● SUPPLIED TEXT
=== Section Start ===
Anise Benefits, What is Anise

Anise benefits, evidence-based information on herbs and botanicals, What is Anise , Anise health benefits, home remedies and natural cures.

Anise, Pimpinella anisum, is a slow-growing annual herb of the parsley family (Apiaceae, formerly Umbellif-erae). It is related to other plants prized for their aromatic fruits, commonly called seeds, such as dill, cumin, caraway, and fennel. It is cultivated chiefly for its licorice-flavored fruits, called aniseed. Although it has a licorice flavor, anise is not related to the European plant whose roots are the source of true licorice. It has been used as a medicinal and fragrant plant since ancient times.

The plant reaches from 1-3 ft (0.3-1 m) in height when cultivated, and has finely divided feather-like bright green leaflets. The name Pimpinella (from the Latin dipinella) refers to the pinnately divided form of the leaves. The plant bears white to yellowish-white flowers in compound umbels (umbrella-like clusters). When ripe, the fruits are 0.125 in (3 mm) long and oval-shaped with grayish-green coloring.

While the entire plant is fragrant and tastes strongly of anise, it is the aniseed fruit that has been highly valued since antiquity. Seed maturation usually occurs one month after pollination, when the oil content in the dried fruit is about 2.5%. Steam distillation of the crushed aniseed yields from 2.5 to 3.5% of a fragrant, syrupy, essential, or volatile, oil, of which anethole, present at about 90%, is the principal aromatic constituent. Other chemical constituents of the fruit are creosol, alpha-pinene, dianethole, and photoanethole.
=== Section End ===
● PROBLEMS AND TASKS
(1) From the anise text, write out the passage starting at the words "Anise, Pimpinella anisum, is" and ending after "since ancient times.".
(2) In the anise text, about what share of the oil from crushed aniseed is anethole?
(3) Carry on the text about anise from its last sentence.
None of the records is needed.

● DATA EXCERPTS
=== Section Start ===
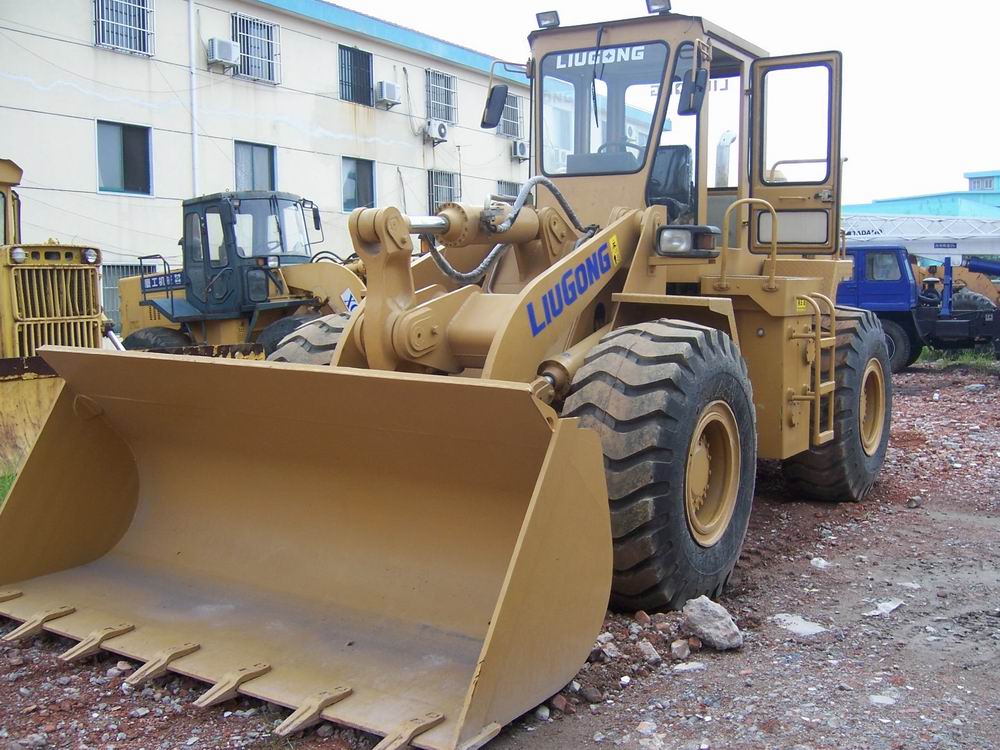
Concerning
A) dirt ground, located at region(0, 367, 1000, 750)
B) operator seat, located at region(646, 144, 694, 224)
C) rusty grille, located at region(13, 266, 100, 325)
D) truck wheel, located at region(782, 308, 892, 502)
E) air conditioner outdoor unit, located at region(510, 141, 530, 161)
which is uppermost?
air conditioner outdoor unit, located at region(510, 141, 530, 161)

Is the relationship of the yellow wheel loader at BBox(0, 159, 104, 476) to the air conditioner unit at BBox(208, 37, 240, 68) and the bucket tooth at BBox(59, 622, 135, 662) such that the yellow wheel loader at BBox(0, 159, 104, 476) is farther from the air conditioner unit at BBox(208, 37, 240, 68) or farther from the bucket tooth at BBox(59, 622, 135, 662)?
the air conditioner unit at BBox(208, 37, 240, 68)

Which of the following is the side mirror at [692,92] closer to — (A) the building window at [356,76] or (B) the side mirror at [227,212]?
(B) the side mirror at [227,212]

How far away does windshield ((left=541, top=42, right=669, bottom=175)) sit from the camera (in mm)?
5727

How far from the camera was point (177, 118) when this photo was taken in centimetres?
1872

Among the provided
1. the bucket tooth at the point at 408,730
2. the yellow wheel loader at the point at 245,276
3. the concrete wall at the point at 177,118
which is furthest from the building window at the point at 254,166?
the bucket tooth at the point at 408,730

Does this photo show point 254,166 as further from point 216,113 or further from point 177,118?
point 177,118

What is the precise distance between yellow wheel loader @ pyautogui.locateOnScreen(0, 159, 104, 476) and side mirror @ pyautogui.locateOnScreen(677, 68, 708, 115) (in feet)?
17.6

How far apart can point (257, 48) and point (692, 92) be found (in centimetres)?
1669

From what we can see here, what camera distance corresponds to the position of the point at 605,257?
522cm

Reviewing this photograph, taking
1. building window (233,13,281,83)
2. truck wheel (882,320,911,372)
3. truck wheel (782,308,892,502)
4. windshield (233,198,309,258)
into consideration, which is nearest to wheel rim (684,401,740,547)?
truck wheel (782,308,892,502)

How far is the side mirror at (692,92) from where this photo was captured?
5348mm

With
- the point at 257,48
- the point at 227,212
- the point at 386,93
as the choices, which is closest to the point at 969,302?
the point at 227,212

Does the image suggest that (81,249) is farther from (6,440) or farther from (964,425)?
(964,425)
=== Section End ===
=== Section Start ===
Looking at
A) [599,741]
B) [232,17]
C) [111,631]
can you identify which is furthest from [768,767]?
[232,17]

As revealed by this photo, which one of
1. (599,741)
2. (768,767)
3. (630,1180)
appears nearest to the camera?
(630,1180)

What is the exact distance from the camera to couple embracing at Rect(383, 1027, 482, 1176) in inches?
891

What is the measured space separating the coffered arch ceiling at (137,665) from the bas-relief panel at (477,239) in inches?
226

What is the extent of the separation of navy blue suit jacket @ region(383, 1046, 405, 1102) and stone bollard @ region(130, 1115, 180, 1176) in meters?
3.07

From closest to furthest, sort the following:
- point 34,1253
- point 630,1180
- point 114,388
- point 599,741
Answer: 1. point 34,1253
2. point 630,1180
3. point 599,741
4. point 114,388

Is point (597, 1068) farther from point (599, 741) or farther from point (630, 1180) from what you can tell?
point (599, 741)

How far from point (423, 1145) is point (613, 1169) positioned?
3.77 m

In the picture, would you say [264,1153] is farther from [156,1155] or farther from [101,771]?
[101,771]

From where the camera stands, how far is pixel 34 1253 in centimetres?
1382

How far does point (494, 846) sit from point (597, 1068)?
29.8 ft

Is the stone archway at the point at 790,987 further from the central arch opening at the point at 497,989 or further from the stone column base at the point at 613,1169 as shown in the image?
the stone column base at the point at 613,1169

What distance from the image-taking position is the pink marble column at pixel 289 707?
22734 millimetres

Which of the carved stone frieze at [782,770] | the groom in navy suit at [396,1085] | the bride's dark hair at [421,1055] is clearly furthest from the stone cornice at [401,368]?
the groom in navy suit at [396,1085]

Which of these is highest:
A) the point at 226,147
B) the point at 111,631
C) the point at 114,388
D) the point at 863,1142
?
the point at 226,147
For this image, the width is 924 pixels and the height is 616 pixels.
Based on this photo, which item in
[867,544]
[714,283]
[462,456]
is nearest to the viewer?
=== Section End ===
● ANSWERS TO THE EXERCISE
(1)
Anise, Pimpinella anisum, is a slow-growing annual herb of the parsley family (Apiaceae, formerly Umbellif-erae). It is related to other plants prized for their aromatic fruits, commonly called seeds, such as dill, cumin, caraway, and fennel. It is cultivated chiefly for its licorice-flavored fruits, called aniseed. Although it has a licorice flavor, anise is not related to the European plant whose roots are the source of true licorice. It has been used as a medicinal and fragrant plant since ancient times.

(2) About 90%

(3)
In addition to its medicinal properties, anise is widely used for flavoring curries, breads, soups, cakes, candies, desserts, nonalcoholic beverages, and liqueurs such as anisette. The essential oil is valuable in perfumes and soaps and has been used in toothpastes, mouthwashes, and skin creams.

Anise is endemic to the Middle East and Mediterranean regions, including Egypt, Greece, Crete, and Turkey. It was cultivated and used by ancient Egyptians, and used in ancient Greece and Rome, when it was cultivated in Tuscany. Its use and cultivation spread to central Europe in the Middle Ages, and today it is cultivated on a commercial scale in warm areas such as southern Europe, Asia, India, North Africa, Mexico, and Central and South America.